I wrote in a previous post about the fallacy of the word big in the phrase “Big Data”. This catch phrase that has been associated with “everything having to do with the analysis of data” is a poisonous co-opting of the analytics space to fit a vendor’s needs. It creates a major barrier to adoption for analytics and confusion over exactly what data analytics can and can’t do with its reliance on capturing massive amounts of data. If you accept the premise that “Big Data” is a lie, and that anyone can benefit from analyzing data then the next logical question is, “now what?”
You already have a LOT of data. We’ve all seen the examples of “how much data is created every second/minute” floating around (here is one if you have not) but this is for web-scale, massively consumed platforms (and a huge part of the Big Data Fallacy I might add).
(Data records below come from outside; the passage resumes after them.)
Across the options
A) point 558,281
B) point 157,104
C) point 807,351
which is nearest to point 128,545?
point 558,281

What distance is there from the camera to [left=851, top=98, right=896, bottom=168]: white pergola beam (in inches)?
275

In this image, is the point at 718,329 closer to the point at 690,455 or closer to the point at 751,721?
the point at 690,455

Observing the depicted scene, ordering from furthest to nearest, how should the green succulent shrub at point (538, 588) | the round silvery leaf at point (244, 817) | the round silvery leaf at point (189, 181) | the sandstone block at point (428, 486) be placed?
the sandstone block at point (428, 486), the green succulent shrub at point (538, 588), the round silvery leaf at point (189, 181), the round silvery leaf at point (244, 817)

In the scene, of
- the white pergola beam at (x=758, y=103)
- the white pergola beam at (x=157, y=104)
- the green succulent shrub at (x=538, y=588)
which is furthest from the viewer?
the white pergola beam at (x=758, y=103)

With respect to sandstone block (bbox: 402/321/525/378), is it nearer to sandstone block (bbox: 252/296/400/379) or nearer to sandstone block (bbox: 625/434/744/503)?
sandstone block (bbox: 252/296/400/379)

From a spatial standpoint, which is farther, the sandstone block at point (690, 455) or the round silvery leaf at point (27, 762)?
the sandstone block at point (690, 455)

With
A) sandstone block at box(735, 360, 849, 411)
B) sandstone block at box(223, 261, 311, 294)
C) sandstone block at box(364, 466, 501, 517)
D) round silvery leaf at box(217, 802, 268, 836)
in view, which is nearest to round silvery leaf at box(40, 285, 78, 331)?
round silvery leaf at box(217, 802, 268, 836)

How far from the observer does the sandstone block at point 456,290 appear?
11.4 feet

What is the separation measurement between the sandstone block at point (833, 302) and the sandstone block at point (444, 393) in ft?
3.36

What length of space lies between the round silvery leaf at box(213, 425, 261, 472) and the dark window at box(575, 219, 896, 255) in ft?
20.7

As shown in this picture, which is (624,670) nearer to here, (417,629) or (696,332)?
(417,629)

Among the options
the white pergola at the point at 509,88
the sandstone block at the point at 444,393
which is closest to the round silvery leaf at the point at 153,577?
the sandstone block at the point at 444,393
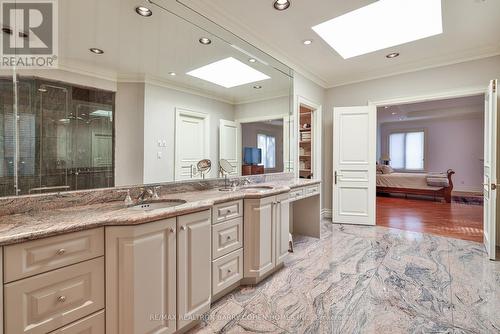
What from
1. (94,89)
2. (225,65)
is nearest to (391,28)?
(225,65)

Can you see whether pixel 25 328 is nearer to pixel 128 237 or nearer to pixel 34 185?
pixel 128 237

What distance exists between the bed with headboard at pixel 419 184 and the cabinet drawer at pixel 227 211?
6.73 meters

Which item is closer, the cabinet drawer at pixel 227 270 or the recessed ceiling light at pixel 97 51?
the recessed ceiling light at pixel 97 51

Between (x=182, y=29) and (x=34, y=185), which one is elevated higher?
(x=182, y=29)

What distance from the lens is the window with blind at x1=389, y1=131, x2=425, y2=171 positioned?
360 inches

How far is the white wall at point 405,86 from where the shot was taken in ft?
11.2

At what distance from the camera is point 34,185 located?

Even still, any reasonably sized organization is likely curating anywhere from 10 to 100 TB of just “data” with most organizations generating around 50% again year over year. That data can be in many forms and formats; RDBMS (databases), Files, Logs, Images, Video, Audio, source code, web pages, emails, forums and Intranet sites, and a bunch of other ones I am not thinking of so early in the morning. The value in analytics comes from linking data together, and in a world full of data and most critically data TYPES how do you actually get started?
There are two “bug bucket” schools of thought for this:
1) The “Big Data Fallacy” school: Put all the data in one place. It is the only way possible to attempt to capture all the information you have in a useable format. This is not just the storage vendor view (think of the term “Data Lake”) this is also the view of common analytics tools like Hadoop: “Dump everything in here and then you can analyze it”.